How to speed up counting the occurences of a word in large files?

Question

I need to count the occurrences of the string "<page>" in a 104gb file, for getting the number of articles in a given Wikipedia dump. First, I've tried this.

grep -F '<page>' enwiki-20141208-pages-meta-current.xml | uniq -c

However, grep crashes after a while. Therefore, I wrote the following program. However, it only processes 20mb/s of the input file on my machine which is about 5% workload of my HDD. How can I speed up this code?

#include <iostream>
#include <fstream>
#include <string>

int main()
{
    // Open up file
    std::ifstream in("enwiki-20141208-pages-meta-current.xml");
    if (!in.is_open()) {
        std::cout << "Could not open file." << std::endl;
        return 0;
    }
    // Statistics counters
    size_t chars = 0, pages = 0;
    // Token to look for
    const std::string token = "<page>";
    size_t token_length = token.length();
    // Read one char at a time
    size_t matching = 0;
    while (in.good()) {
        // Read one char at a time
        char current;
        in.read(&current, 1);
        if (in.eof())
            break;
        chars++;
        // Continue matching the token
        if (current == token[matching]) {
            matching++;
            // Reached full token
            if (matching == token_length) {
                pages++;
                matching = 0;
                // Print progress
                if (pages % 1000 == 0) {
                    std::cout << pages << " pages, ";
                    std::cout << (chars / 1024 / 1024) << " mb" << std::endl;
                }
            }
        }
        // Start over again
        else {
            matching = 0;
        }
    }
    // Print result
    std::cout << "Overall pages: " << pages << std::endl;
    // Cleanup
    in.close();
    return 0;
}

Not the problem but you should read ["Why is iostream::eof inside a loop condition considered wrong?"](http://stackoverflow.com/questions/5605125/why-is-iostreameof-inside-a-loop-condition-considered-wrong). — Captain Obvlious, Dec 30 '14 at 00:02
Reading a line at a time might be better than a character at a time. I assume you're testing this in an optimized build, if not you should be. — Retired Ninja, Dec 30 '14 at 00:04
@RetiredNinja Wouldn't this be the same since reading a line internally requires looking at each char to find the `\n` character? — danijar, Dec 30 '14 at 00:06
@danijar I've always gotten better results reading larger chunks at a time. It may or may not help in your situation, and I don't have a spare 140gb file laying around to test it on. — Retired Ninja, Dec 30 '14 at 00:10
I would suggest @quantdev solution before trying to write something like this by hand. Getting speedups with handwritten code requires intimate knowledge of how to maximize streaming performance from spinning drives. — BlamKiwi, Dec 30 '14 at 00:32
Your bottleneck should be the file input. To increase performance, more data should be read into memory before searching. You may get some extra performance by having one thread reading in data into a buffer and another thread searching the buffer. — Thomas Matthews, Dec 30 '14 at 00:39

score 1 · Accepted Answer · answered Dec 30 '14 at 00:34

Assuming there are no insanely large lines in the file using something like

for (std::string line; std::getline(in, line); } {
    // find the number of "<page>" strings in line
}

is bound to be a lot faster! Reading each characters as a string of one character is about the worst thing you can possibly do. It is really hard to get any slower. For each character, there stream will do something like this:

Check if there is a tie()ed stream which needs flushing (there isn't, i.e., that's pointless).
Check if the stream is in good shape (except when having reached the end it is but this check can't be omitted entirely).
Call xsgetn() on the stream's stream buffer.
This function first checks if there is another character in the buffer (that's similar to the eof check but different; in any case, doing the eof check only after the buffer was empty removes a lot of the eof checks)
Transfer the character to the read buffer.
Have the stream check if it reached all (1) characters and set stream flags as needed.

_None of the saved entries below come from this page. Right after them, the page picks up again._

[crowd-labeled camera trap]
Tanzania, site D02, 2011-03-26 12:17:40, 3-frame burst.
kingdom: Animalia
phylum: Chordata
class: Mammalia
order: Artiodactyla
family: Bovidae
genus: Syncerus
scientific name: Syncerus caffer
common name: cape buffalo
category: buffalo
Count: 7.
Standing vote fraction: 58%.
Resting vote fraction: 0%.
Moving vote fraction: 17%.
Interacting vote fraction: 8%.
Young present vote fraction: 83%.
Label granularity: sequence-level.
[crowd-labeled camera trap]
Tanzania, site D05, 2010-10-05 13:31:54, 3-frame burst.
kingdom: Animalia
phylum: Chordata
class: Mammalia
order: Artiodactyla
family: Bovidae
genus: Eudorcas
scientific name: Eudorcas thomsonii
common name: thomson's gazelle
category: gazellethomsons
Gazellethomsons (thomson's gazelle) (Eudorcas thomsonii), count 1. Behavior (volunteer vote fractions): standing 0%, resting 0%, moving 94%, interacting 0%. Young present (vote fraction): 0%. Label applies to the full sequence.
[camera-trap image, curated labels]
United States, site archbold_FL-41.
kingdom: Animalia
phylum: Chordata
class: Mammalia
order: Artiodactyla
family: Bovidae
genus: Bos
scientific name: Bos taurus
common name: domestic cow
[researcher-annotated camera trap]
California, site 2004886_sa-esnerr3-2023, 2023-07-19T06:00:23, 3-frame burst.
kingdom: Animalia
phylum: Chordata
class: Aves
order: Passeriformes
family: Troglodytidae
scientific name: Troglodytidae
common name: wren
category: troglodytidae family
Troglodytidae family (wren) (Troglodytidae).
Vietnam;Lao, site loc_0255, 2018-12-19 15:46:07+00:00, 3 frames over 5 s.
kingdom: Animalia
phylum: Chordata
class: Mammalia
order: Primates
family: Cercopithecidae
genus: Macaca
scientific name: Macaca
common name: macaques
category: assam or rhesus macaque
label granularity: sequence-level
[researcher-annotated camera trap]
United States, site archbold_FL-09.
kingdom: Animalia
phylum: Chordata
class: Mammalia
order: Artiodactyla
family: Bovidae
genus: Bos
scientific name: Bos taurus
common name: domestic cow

There is a lot of waste in there!

I can't really imagine why grep would fail except that some line blows massively over the expected maximum line length. Although the use of std::getline() and std::string() is likely to have a much bigger upper bound, it is still not effective to process huge lines. If the file may contain lines which are massive, it may be more reasonable to use something along the lines of this:

for (std::istreambuf_iterator<char> it(in), end;
     (it = std::find(it, end, '<') != end; ) {
    // match "<page>" at the start of of the sequence [it, end)
}

For a bad implementation of streams that's still doing too much. Good implementations will do the calls to std::find(...) very efficiently and will probably check multiple characters at one, adding a check and loop only for something like every 16th loop iteration. I'd expect the above code to turn your CPU-bound implementation into an I/O-bound implementation. Bad implementation may still be CPU-bound but it should still be a lot better.

In any case, remember to enable optimizations!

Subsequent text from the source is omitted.